It is an intelligent libertarianism, albeit a somewhat loopy one, that has libertarianism as an esoteric doctrine so as to benefit from gains from widespread belief in capitalist meritocracy. It also shows Yglesias to be either much more of a pessimist or much less versed in basic econ. than I suspected.
The trouble is, although it is an intelligent libertarianism, it's not a libertarianism in which any libertarian I can think of believes. Cowen's take on "progressivism", on the other hand, was an idealization of the real "progressive".
Most of the really vocal and obnoxious libertarians (e.g. the Lew Rockwell crowd) do not believe in an intelligent libertarianism, but those whose libertarianism is intelligent believe something quite different than Yglesias's sketch. They do believe that growth makes most concerns about the justice of the current distribution misguided. (Considering the sum of wealth to be static is perhaps the unifying error of left-wing thinkers from Rawls forward.) But they also believe that people can or ought to be able to get ahead by doing well for others--that laws and regulations ought to be ordered to bring this about--not that people merely derive benefit from believing this. Think, for example, of Mises's remark that profit is obtained by doing in the marketplace what others want.
There is, of course, more to any intelligent libertarianism (e.g. Richard Epstein's, Will Wilkinson's) than this, but it's fairly common.
A remark at the beginning of his post is independently worth considering:
It’s initially tempting to respond to that by listing the intelligent points that I’ve heard made by libertarians, and then explain how a sound progressive politics conducts by incorporating those critiques and moving forward to a higher synthesis.

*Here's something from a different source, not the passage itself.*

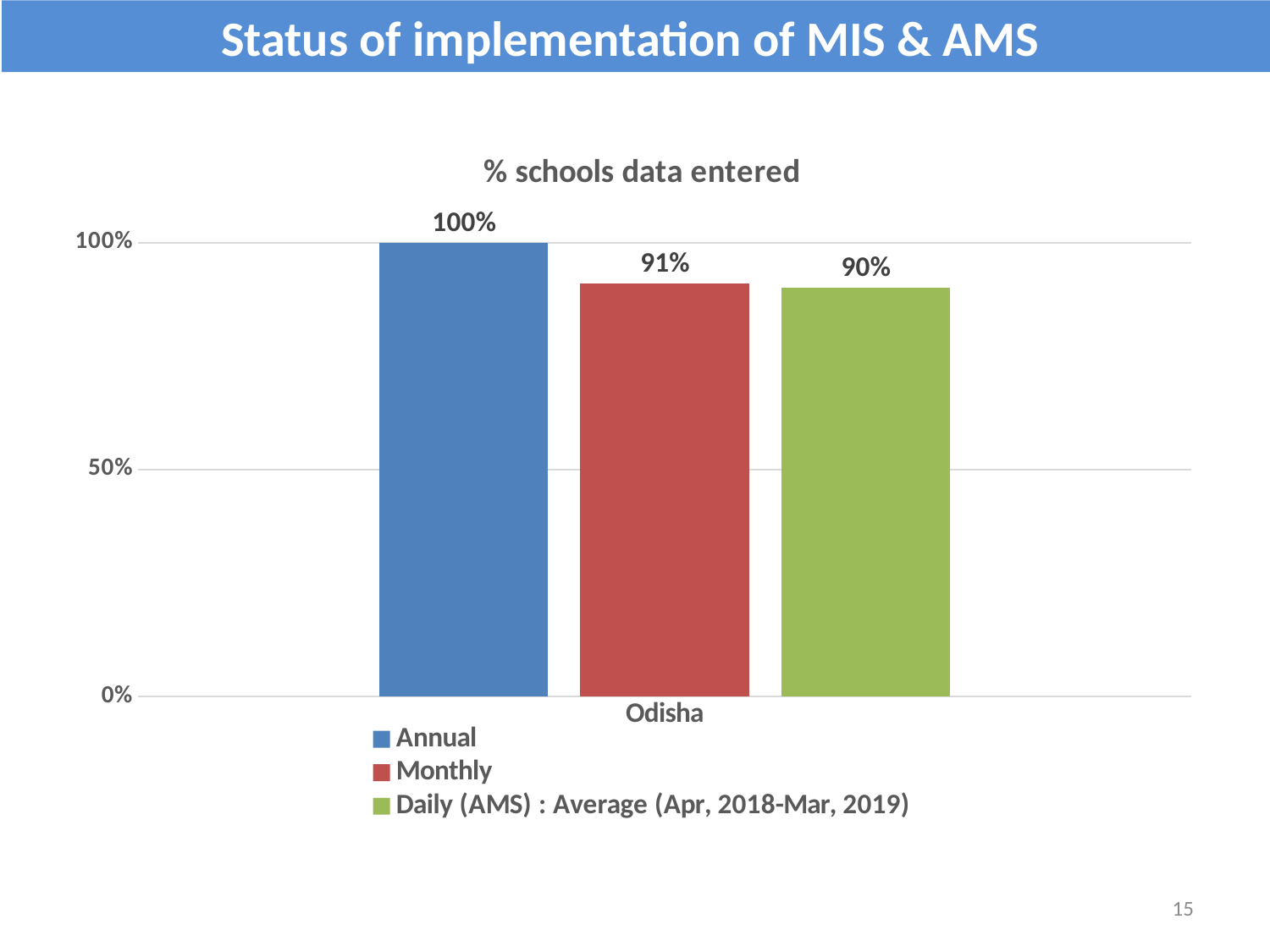
Which series has the lowest value for Odisha? Daily (AMS) : Average (Apr, 2018-Mar, 2019) What is the value of the Daily (AMS) : Average (Apr, 2018-Mar, 2019) series for Odisha? 90% Is the Annual value larger or smaller than the Monthly value? larger How many series does the legend list? 3 How many categories are shown on the x axis? 1 What is the value of the Annual series for Odisha? 100% What is the difference between the Monthly and Daily (AMS) values for Odisha? 1% What is the title of the chart? % schools data entered Which series has the highest value for Odisha? Annual What is the difference between the Annual and Monthly values for Odisha? 9% What is the value of the Monthly series for Odisha? 91% What kind of chart is shown on the slide? bar chart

This is also how a sound libertarianism is constructed. We're seeing this happen: the libertarianisms of Will Wilkinson, Tyler Cowen, Richard Epstein, and Brian Holtz (and myself) are all heavily influenced, in different ways, by the left-liberal and left-"progressive" critiques of old libertarianism. This is a major source of conflict in the movement--the old folks don't really know what to make of it. To them modern libertarianism is "watered down"--the young folks really believe exactly as they do but "compromise and conceal" it. To modern libertarians, however, the libertarianism of Dave Nolan or Jacob Hornberger is a degenerate folk-libertarianism full of ignored subtleties and cognitive dissonances. (Don't ask me in what camp to place the aretaic theories of Rasmussen and Den Uyl; I don't know.)